» Exercise requirements:
A - According to the slides on retrieval beyond vectors, about how many queries per month does the Brave Search API's free tier allow?
B - Extend the slides on retrieval beyond vectors, starting after their last sentence.

» Passage shown:
==============================

Retrieval Beyond Vectors — Agent Engineering

class: center, middle, inverse
count: false
# Retrieval Beyond Vectors

???
~15 minutes. The conceptual closer for Module 8. RAG is a category, vectors are one implementation, this lecture covers the rest. Sets up Lab 6.

---

# RAG Was Never About Vectors

Lecture 8.1 set up the framing. Lecture 8.2 went deep on vectors.

This lecture is the rest of the picture.

Vector search is one retrieval mechanism. There are several others, and most production agents use more than one. The choice depends on what kind of information you need and how it is structured.

???
30 seconds. Re-state the framing from 8.1. This lecture is the conceptual unification.

---

# Web Search as Retrieval

Web search APIs return current results from the public web. The agent issues a query, the API returns ranked results, the agent injects them into context.

Common providers:

- **Brave Search API** — privacy-focused, free tier (~2,000 queries/month)
- **Tavily** — designed for AI agents, returns clean snippets
- **Google Custom Search** — broad coverage, paid past a small free tier
- **Serper, SerpAPI** — wrappers around Google's results

The pattern: send a query string, receive structured results (title, URL, snippet).

???
60 seconds. Brave is called out first because Lab 6 uses it.

---

# Web Search: Strengths and Limits

**Strengths:**
- **Live information** — anything indexed by the search engine is available
- **Broad coverage** — no upfront ingestion of a corpus
- **Cheap to start** — most providers have a free tier

**Limits:**
- **External dependency** — your agent depends on a third-party service
- **Per-query cost at scale** — pricing past free-tier limits
- **No control over indexing** — you take what the search engine has crawled
- **Latency** — each query is a network round trip

Right choice when info changes faster than you can re-index, or scope is broader than any private corpus.

???
60 seconds. The tradeoffs frame what kinds of agents benefit from web search.

---

# Database Queries as Retrieval

When information lives in a database — customer records, inventory, transaction logs — the right retrieval mechanism is a database query.

==============================

Data extracted from a collection:
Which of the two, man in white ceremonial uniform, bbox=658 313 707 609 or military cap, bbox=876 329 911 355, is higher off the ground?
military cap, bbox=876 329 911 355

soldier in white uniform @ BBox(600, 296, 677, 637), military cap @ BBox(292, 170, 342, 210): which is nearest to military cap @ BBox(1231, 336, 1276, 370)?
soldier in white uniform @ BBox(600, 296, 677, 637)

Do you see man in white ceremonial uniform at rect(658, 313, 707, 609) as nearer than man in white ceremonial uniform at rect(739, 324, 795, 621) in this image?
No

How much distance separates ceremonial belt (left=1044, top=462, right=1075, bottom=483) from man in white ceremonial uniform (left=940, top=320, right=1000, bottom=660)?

==============================

» Answers for this exercise:
A - About 2,000 queries per month.

B -
The agent generates a query (often from natural language), the database returns rows, the result enters context.

**Why this beats vector search for structured data:**

- **Exact precision** — no similarity threshold, no fuzziness
- **Aggregation** — counts, sums, joins across tables
- **Cheap and fast** — milliseconds per query, no embedding cost
- **Always current** — reflects database state at query time, no re-indexing

???
90 seconds. Vector search would treat structured data as text and try to find "similar" records. That works poorly. Database queries handle structured questions natively.

---

# Database Tool Safety

Three things to enforce at the tool boundary:

- **Read-only credentials** — give the agent a read-only user, not a write-capable one
- **Allowed-tables list** — same pattern as approved-folders from Lab 4; restrict which tables the tool will query
- **Result size caps** — add `LIMIT` clauses or row caps in the wrapper; a query can return millions of rows

.warning[Don't give the agent your production database credentials. Give it a read-replica or a constrained view.]

The agent's database tool is usually narrowly scoped. Constrain at the boundary, like with file operations.

???
60 seconds. Safety pattern matches the approved-folders concept from Lab 4. Same principle: enforce at the tool boundary.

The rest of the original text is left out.